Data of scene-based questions
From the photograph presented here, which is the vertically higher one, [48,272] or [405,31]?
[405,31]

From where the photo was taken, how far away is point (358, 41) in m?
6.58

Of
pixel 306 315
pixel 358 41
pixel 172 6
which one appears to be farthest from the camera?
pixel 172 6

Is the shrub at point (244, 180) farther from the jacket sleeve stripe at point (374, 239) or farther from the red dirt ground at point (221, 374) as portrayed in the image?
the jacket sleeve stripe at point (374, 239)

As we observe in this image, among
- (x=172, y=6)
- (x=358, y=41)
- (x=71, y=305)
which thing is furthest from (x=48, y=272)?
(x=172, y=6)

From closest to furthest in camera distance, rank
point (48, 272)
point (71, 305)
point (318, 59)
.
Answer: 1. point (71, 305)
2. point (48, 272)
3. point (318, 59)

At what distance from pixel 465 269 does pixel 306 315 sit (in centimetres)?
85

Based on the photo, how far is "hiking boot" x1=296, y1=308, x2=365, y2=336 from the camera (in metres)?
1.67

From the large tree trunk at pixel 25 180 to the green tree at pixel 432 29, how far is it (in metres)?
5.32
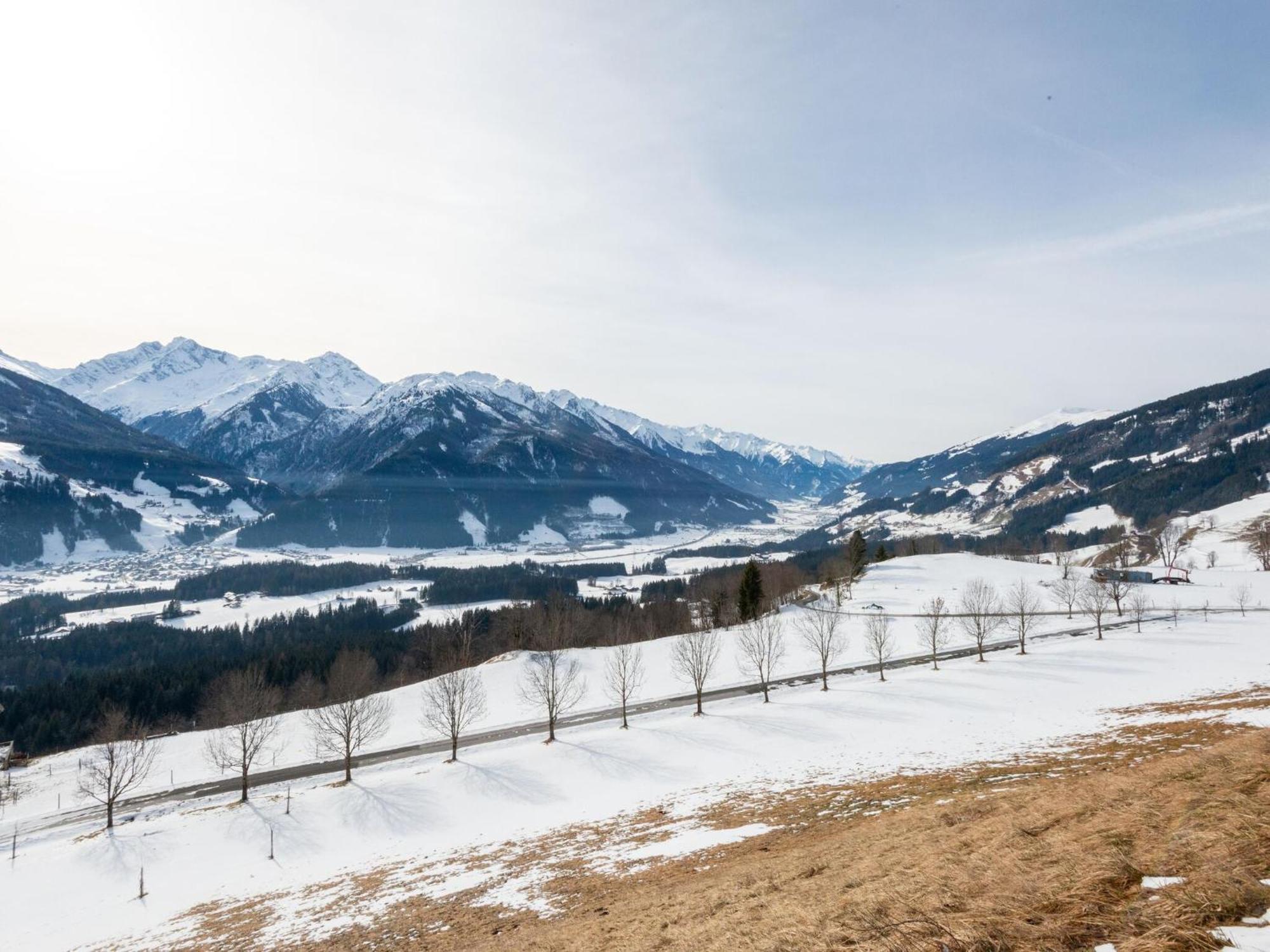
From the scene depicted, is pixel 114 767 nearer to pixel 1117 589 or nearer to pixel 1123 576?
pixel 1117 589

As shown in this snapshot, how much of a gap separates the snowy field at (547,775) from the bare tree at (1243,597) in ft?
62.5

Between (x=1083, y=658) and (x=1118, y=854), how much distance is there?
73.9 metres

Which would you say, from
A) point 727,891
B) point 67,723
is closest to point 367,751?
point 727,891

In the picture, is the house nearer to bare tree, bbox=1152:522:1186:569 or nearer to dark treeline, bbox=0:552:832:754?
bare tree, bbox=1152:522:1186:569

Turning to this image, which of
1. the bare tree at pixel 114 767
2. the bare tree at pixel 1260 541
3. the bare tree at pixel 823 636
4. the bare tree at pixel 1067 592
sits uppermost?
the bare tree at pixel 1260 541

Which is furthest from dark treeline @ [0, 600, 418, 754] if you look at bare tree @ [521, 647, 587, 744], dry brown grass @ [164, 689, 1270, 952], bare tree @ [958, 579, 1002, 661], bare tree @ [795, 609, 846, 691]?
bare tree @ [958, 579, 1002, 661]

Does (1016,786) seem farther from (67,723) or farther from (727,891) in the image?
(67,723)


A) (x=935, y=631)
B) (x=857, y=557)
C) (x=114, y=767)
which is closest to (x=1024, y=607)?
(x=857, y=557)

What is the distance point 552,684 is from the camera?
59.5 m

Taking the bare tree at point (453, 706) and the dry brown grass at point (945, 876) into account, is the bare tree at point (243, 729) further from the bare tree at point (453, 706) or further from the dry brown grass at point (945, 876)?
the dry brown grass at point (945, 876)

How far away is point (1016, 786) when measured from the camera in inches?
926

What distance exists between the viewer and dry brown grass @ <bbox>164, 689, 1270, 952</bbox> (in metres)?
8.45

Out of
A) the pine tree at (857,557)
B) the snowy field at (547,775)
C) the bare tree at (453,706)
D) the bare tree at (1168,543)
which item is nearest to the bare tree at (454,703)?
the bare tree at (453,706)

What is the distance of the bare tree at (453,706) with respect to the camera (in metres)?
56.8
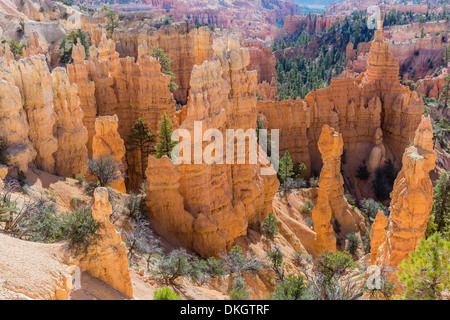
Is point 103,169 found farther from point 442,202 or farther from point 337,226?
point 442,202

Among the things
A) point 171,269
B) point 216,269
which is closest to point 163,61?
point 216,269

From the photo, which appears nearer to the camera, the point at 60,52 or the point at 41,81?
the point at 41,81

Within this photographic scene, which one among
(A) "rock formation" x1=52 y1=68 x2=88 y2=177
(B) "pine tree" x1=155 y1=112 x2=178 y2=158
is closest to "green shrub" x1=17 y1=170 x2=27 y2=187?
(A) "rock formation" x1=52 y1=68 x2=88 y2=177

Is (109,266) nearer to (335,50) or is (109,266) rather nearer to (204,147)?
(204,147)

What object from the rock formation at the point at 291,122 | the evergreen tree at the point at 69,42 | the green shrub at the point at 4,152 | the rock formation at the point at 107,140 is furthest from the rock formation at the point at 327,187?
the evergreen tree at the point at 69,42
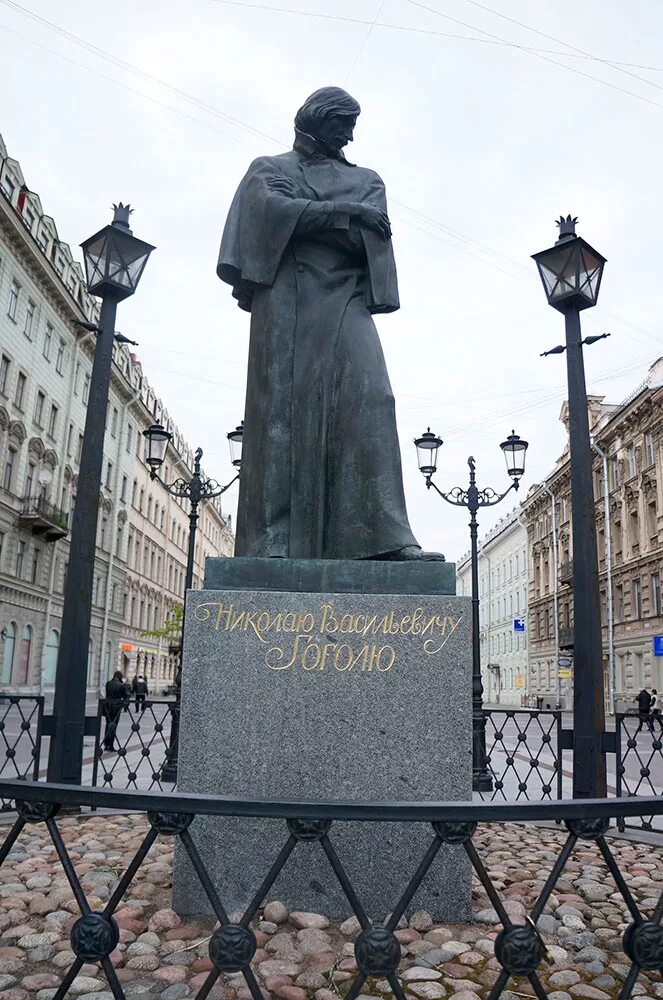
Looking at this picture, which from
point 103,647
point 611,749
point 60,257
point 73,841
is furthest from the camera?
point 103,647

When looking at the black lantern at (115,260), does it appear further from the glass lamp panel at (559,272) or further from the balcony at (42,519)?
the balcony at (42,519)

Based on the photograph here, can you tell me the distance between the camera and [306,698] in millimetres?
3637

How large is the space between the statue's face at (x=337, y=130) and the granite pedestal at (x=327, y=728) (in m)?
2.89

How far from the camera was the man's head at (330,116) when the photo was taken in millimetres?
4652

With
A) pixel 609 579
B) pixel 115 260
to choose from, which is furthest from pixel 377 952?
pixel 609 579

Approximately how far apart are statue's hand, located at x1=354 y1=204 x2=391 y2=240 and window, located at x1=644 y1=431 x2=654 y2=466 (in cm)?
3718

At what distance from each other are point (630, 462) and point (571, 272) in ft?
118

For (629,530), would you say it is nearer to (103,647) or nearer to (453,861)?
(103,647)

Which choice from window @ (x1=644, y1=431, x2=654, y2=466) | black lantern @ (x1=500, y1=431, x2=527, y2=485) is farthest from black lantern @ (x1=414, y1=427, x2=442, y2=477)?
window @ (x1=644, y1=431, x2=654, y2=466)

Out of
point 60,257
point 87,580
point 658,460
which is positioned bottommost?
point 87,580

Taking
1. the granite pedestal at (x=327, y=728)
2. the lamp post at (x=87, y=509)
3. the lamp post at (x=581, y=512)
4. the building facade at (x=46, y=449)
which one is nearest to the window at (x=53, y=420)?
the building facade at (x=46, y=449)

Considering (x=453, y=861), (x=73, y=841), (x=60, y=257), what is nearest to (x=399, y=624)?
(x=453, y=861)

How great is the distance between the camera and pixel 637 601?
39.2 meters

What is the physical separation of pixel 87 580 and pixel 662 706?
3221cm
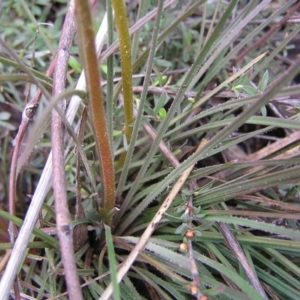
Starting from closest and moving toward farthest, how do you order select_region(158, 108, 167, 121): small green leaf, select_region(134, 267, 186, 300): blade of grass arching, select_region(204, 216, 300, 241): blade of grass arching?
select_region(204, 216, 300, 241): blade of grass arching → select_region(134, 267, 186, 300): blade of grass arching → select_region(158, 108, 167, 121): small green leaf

...

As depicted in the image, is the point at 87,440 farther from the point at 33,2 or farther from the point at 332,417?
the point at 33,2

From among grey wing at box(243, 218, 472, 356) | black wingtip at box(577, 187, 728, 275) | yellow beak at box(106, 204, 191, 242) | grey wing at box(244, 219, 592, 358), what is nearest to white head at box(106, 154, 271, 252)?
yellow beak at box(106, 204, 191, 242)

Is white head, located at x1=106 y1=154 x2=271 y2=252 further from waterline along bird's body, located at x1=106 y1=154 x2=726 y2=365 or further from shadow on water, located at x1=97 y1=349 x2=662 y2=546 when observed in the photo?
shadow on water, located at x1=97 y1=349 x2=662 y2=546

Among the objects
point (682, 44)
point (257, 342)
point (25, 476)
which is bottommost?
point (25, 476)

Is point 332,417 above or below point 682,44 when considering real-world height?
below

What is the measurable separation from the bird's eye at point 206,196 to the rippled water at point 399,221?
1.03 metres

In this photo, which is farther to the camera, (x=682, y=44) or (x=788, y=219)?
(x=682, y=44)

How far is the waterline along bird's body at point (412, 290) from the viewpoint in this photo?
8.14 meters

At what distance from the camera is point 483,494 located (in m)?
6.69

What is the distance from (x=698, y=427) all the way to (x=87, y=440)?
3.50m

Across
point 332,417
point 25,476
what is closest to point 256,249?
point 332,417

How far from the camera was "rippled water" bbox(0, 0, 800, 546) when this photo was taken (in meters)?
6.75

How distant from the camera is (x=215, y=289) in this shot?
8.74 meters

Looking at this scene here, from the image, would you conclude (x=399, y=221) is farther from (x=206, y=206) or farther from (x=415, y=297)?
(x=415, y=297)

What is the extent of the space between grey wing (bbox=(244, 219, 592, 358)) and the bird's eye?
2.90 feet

WHAT THIS TASK INVOLVES.
Could you copy out, word for word, the data from the line with "At what distance from each" to the line with "select_region(204, 216, 300, 241): blade of grass arching →", leaving out any pictures?

EXERCISE RESPONSE.
At what distance from each other are point (630, 462) and point (571, 272) in ft?
118

For (629,530), would you say it is nearer to (103,647) or nearer to (453,861)?
(103,647)

Which choice from window @ (x1=644, y1=431, x2=654, y2=466) | black lantern @ (x1=500, y1=431, x2=527, y2=485) is farthest from black lantern @ (x1=414, y1=427, x2=442, y2=477)?
window @ (x1=644, y1=431, x2=654, y2=466)

Out of
point 60,257
point 87,580
point 658,460
which is positioned bottommost?
point 87,580

Taking
1. the granite pedestal at (x=327, y=728)
2. the lamp post at (x=87, y=509)
3. the lamp post at (x=581, y=512)
4. the building facade at (x=46, y=449)
which one is nearest to the window at (x=53, y=420)?
the building facade at (x=46, y=449)

Considering (x=453, y=861), (x=73, y=841), (x=60, y=257), what is nearest to (x=399, y=624)?
(x=453, y=861)

How great is the distance between the camera and pixel 637 601?
39.2 meters

What is the physical separation of pixel 87 580 and pixel 662 706?
3221cm
Starting from closest and moving toward farthest, how do you order select_region(158, 108, 167, 121): small green leaf, select_region(134, 267, 186, 300): blade of grass arching, select_region(204, 216, 300, 241): blade of grass arching?
select_region(204, 216, 300, 241): blade of grass arching → select_region(134, 267, 186, 300): blade of grass arching → select_region(158, 108, 167, 121): small green leaf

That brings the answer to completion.